▸ **Exercise aim**
Count the lines in the items below that contain the word "forest". Give only the number.

▸ **Scene question records**
○ ○ ○ ○ ○

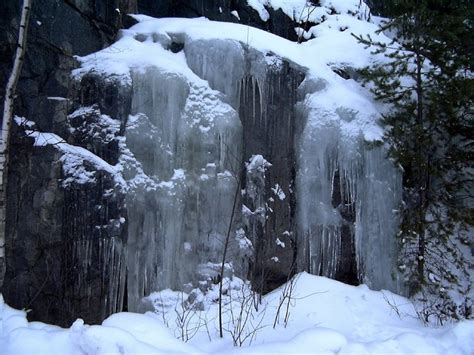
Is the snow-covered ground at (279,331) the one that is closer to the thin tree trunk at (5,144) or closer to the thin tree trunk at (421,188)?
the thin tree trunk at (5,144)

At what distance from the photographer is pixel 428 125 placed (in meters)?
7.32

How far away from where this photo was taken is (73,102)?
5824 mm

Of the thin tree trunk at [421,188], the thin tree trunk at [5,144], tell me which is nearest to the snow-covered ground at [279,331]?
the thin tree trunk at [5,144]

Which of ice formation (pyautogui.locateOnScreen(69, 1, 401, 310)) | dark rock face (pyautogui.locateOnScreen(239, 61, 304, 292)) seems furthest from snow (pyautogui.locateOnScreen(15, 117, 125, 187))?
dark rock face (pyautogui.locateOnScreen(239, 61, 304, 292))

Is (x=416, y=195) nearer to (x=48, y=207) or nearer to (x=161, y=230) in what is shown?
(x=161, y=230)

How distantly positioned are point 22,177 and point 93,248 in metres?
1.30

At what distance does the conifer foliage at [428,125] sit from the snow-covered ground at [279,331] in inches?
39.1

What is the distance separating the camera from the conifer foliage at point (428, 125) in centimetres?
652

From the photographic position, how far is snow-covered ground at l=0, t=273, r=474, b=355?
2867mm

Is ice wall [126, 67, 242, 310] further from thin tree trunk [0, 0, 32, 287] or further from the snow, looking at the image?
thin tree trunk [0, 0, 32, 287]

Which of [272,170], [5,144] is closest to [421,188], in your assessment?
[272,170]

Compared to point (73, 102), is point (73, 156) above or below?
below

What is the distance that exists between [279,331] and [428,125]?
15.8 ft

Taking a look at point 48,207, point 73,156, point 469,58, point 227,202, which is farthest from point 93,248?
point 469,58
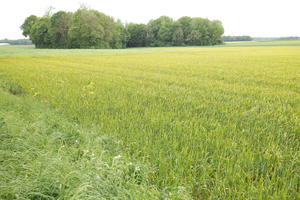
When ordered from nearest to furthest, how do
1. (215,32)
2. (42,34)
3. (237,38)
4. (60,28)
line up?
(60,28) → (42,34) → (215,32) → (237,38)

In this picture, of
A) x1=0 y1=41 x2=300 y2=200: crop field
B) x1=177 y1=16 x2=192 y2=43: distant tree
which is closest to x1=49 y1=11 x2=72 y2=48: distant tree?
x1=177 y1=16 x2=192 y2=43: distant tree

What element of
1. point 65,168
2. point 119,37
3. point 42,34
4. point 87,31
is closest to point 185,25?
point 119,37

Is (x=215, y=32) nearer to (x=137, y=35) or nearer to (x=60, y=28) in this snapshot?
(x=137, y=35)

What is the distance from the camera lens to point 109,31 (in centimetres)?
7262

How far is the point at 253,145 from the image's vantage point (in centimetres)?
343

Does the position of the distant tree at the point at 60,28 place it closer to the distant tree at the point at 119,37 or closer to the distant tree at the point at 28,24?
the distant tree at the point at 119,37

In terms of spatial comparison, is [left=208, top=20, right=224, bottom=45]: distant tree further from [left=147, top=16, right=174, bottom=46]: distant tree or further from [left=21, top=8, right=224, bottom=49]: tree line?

○ ○ ○ ○ ○

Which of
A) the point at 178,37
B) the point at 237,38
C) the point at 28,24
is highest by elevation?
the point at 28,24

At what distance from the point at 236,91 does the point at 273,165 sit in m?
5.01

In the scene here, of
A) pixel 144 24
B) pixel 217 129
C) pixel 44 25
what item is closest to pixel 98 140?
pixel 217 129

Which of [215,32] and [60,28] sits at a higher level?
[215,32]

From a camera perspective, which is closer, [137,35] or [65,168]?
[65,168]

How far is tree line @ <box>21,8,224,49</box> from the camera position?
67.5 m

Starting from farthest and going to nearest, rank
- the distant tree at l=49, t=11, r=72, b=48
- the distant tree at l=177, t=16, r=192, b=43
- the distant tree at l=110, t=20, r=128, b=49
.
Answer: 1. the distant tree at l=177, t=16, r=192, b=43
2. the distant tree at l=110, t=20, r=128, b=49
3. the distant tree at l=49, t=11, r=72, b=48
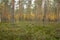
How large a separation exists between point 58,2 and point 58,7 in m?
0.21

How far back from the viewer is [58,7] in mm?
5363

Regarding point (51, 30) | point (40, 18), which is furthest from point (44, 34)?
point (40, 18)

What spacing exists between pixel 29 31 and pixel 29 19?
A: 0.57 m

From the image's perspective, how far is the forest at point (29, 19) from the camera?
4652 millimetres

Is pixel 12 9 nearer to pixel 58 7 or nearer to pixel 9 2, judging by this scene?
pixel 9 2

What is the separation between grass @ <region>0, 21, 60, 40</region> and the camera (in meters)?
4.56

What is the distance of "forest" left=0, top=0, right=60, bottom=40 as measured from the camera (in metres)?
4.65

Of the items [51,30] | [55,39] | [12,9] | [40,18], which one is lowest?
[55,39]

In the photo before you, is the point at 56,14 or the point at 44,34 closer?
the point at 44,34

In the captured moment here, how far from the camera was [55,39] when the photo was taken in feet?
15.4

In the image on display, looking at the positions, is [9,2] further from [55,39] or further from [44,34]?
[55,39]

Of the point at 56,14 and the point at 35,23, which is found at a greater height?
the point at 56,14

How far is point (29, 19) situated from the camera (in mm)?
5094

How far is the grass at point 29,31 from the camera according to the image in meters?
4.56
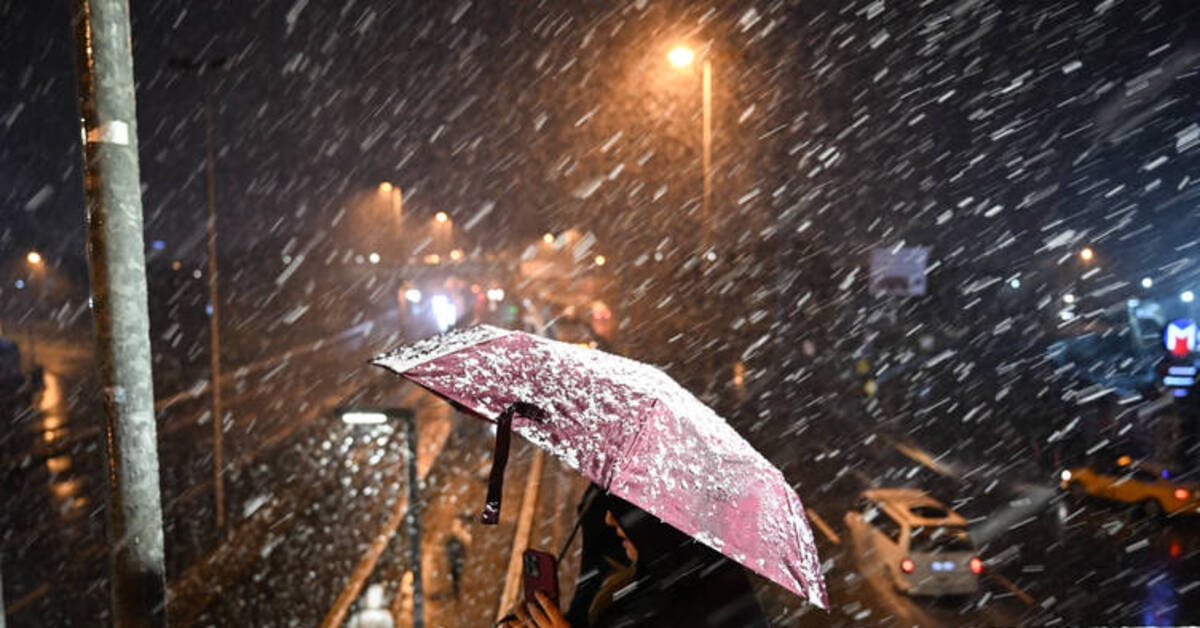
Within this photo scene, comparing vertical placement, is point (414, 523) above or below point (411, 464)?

○ ○ ○ ○ ○

▸ **Final result**
2